Die Schritte der Träger und das Knarren der Bahre hatten sich fern im Schnee verloren; kein Schuß fiel mehr, alles war still. Nur der verschüttete Wein tropfte langsam und in gleichmäßigen Abständen von der Tischkante nieder: ti–ta, ti–ta. Zwei verschiedene Laute, der eine hell, der andere dumpf.

Onni Kokko stand und horchte auf die Tropfen, die ins Dunkel fielen. »Bei jedem solchem Tropfen«, dachte er, »stirbt einer da draußen in der Nacht. Ich kann nichts sehen, weil es so dunkel ist, ich weiß aber, wie es zugeht. Der Tropfen rinnt zur Kante und hängt da eine Weile. Dann wird er immer voller und schwerer, bis er den Halt verliert und fällt. Wenn er fertig ist, fällt er ... Ich möchte wissen, ob alle Menschen, die fallen, auch so fertig sein müssen? Der Kapitän war es. Die anderen aber – ja, wer weiß es, da niemand sie gefragt hat? Und wenn man nun genau fühlt, daß man selbst zu den Fertigen gehört – muß man dann unbedingt auch fallen?«

Er trat ans Fenster und spann seinen Gedanken weiter. »Hier stehe nun ich, Onni Kokko, und fühle, daß ich so fertig bin, wie ein Mensch es nur werden kann. Der Kapitän sagte das gleiche und kriegte seine Kugel. Bekomme ich meine auch, wenn ich ein Weilchen warte?«

Er reckte die Brust gegen das Fenster und die Nacht, die dahinter stand, schloß die Augen und lauschte. Aber nichts geschah. Die Tropfen fielen langsam und eintönig wie zuvor vom Tisch, und aus dem runden Schußloch in der Scheibe strich ihm ein leiser Luftzug entgegen. Das war alles.

Jetzt hörte man ein Trampeln draußen auf dem schneegefrorenen Boden. Einige Mann marschierten zur Ablösung der Wache nah an der Hausecke vorbei. Nur eine glimmende Zigarette wurde sichtbar, die zwischen den Bäumen dahinzog und mit den stampfenden Schritten verschwand. Aber es schien, als hätten die Männer den Wald aufgeweckt. Hinter ihnen begann es zu sausen und zu rauschen, und aus dem Loch in der Scheibe kam ein Pfeifton, der mit den Windstößen stieg und fiel.

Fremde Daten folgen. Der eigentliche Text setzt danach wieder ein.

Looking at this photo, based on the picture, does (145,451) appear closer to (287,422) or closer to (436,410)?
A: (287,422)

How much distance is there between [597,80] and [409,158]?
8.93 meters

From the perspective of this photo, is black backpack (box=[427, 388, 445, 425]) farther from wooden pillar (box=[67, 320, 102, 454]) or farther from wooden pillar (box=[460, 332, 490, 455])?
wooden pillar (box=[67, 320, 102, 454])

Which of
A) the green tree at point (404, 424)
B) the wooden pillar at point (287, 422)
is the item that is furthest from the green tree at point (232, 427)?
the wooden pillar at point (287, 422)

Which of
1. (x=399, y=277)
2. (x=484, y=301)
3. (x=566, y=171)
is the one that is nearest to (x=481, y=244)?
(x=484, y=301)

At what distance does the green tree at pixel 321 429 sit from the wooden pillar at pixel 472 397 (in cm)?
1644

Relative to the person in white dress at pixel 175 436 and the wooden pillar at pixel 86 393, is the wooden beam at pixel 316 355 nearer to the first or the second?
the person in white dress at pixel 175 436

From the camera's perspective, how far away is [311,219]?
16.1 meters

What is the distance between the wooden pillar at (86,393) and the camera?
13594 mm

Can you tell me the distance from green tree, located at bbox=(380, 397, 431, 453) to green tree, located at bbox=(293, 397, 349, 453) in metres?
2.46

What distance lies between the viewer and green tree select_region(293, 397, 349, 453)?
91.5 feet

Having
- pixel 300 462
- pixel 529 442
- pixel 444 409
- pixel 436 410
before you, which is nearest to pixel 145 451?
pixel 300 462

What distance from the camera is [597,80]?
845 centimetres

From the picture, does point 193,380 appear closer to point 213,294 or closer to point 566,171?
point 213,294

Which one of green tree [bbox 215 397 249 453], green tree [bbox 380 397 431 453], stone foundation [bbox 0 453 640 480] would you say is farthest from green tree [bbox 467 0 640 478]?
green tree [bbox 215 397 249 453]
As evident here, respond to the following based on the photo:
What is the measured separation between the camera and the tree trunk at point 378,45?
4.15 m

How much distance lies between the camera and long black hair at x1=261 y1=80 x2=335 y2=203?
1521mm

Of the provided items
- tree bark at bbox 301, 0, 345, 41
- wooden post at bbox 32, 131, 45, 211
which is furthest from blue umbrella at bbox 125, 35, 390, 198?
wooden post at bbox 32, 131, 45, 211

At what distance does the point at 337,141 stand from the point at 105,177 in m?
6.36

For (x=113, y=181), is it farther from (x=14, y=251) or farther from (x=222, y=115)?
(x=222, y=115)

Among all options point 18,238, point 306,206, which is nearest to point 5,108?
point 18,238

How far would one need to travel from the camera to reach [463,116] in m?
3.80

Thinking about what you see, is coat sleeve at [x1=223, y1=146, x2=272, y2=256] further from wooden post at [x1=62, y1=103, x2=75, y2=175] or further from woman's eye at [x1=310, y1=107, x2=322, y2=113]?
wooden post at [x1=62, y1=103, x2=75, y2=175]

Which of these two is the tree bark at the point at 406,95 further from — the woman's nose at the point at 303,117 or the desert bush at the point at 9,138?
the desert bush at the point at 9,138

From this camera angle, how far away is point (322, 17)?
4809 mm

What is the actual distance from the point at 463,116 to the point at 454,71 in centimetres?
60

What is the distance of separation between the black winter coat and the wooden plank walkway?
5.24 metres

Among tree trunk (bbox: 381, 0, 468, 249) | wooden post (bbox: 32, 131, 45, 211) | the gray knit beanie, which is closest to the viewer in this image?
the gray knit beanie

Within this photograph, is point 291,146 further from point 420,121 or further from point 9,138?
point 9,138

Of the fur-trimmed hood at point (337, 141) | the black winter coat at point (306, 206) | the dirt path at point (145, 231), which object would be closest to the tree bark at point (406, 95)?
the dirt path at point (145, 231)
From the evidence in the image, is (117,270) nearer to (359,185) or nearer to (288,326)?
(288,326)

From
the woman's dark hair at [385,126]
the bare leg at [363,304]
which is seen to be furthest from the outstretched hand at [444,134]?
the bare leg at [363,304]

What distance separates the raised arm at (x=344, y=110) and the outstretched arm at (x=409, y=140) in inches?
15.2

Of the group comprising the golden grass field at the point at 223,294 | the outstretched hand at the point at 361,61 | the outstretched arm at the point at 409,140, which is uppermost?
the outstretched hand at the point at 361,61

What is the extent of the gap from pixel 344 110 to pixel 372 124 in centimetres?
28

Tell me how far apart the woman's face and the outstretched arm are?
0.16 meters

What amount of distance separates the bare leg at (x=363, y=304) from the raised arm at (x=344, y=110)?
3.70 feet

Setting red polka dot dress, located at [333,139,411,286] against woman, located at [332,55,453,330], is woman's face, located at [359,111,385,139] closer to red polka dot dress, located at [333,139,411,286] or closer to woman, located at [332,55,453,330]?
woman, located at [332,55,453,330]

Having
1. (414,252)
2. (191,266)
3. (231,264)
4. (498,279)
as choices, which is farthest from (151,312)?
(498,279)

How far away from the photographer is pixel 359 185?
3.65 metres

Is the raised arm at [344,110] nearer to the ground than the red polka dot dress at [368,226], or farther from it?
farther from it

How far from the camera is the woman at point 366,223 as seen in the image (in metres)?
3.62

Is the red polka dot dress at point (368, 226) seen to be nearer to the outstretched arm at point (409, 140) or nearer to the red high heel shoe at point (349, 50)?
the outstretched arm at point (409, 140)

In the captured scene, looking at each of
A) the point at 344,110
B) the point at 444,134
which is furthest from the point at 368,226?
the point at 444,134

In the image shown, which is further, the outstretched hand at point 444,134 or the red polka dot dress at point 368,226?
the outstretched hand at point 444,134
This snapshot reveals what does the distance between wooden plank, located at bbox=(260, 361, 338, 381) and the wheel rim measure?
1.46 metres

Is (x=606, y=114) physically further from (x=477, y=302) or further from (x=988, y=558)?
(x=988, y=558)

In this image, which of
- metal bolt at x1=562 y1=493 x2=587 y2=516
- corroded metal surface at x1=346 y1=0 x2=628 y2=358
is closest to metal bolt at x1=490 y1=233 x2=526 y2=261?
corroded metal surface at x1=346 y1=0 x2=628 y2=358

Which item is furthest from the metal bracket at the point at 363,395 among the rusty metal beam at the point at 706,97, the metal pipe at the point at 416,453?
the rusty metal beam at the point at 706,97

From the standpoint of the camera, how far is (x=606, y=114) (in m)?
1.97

Onni schauerte zusammen und trat ins Zimmer zurück. Die dunkelste Zeit der Nacht mußte vorüber sein, denn die Flaschen auf dem Tisch begannen schon ihre schwarzen Hälse aufzurecken. Auf dem leeren Stuhl daneben hatte der Kapitän gesessen, der nun tot in irgendeinem Keller lag. So hatte er die Ellbogen auf den Tisch gestützt, während er sprach; und traurig hatte er ausgesehen. Onni glaubte ihn noch immer da sitzen zu sehen, obschon sein großer Körper in graue Dämmerung zerflossen war ... Und er sagte zu ihm: du warst wohl ein guter Mensch, aber du hast Onkel Isak getötet.

Das eben war so unbegreiflich: der Kapitän hatte Onkel Isak ermordet, und doch war er ein guter Mensch. Warum hatte er es dann getan?

Durch Onnis Kopf zog eine Reihe unklarer Gedanken über Krieg und Schicksal, und alle mündeten in seinem Gewissen und erfüllten es mit bohrendem Schmerz. – Wenn der Kapitän doch ein guter Mensch war, und ich hätte mit ihm gesprochen, bevor das geschah ... wenn ich mit ihm geredet hätte ...

Eine Stimme in ihm rief und trieb ihn in der Stube herum: »Zu spät!« Er stolperte in die Kammer und warf sich aufs Stroh. Eine Betäubung überkam ihn, wie alle, die keinen Gedanken mehr zu fassen vermögen.

Die Treppe knarrte unter Tritten, die Tür wurde geöffnet. Es war der Leutnant, der von den Posten zurückkehrte. Er trat ein, tastete sich zum Herd und hielt die Hände über die Asche, die noch einen Hauch von Wärme ausstrahlte; vielleicht war das auch nur Einbildung. Seine Augen waren auf das Fenster gerichtet, wo der verlassene Tisch in der ersten Morgendämmerung immer deutlicher das Bild der Verwüstung zeigte. Tropfen fielen nicht mehr herab. Drinnen in der Kammer aber rührte sich etwas, und es raschelte im Stroh, als ob ein Schlafender sich umwende.

»Wer ist da?« fragte der Leutnant.

Keine Antwort. Er trat an die Schwelle und rief nochmals in die dunkle Kammer: »Wer ist da?«

Es raschelte stärker in den Halmen; eine kleine dunkle Gestalt erhob sich und kam auf die Tür zu. »Ich bin es bloß«, sagte eine Stimme, die kaum einem menschlichen Laut glich.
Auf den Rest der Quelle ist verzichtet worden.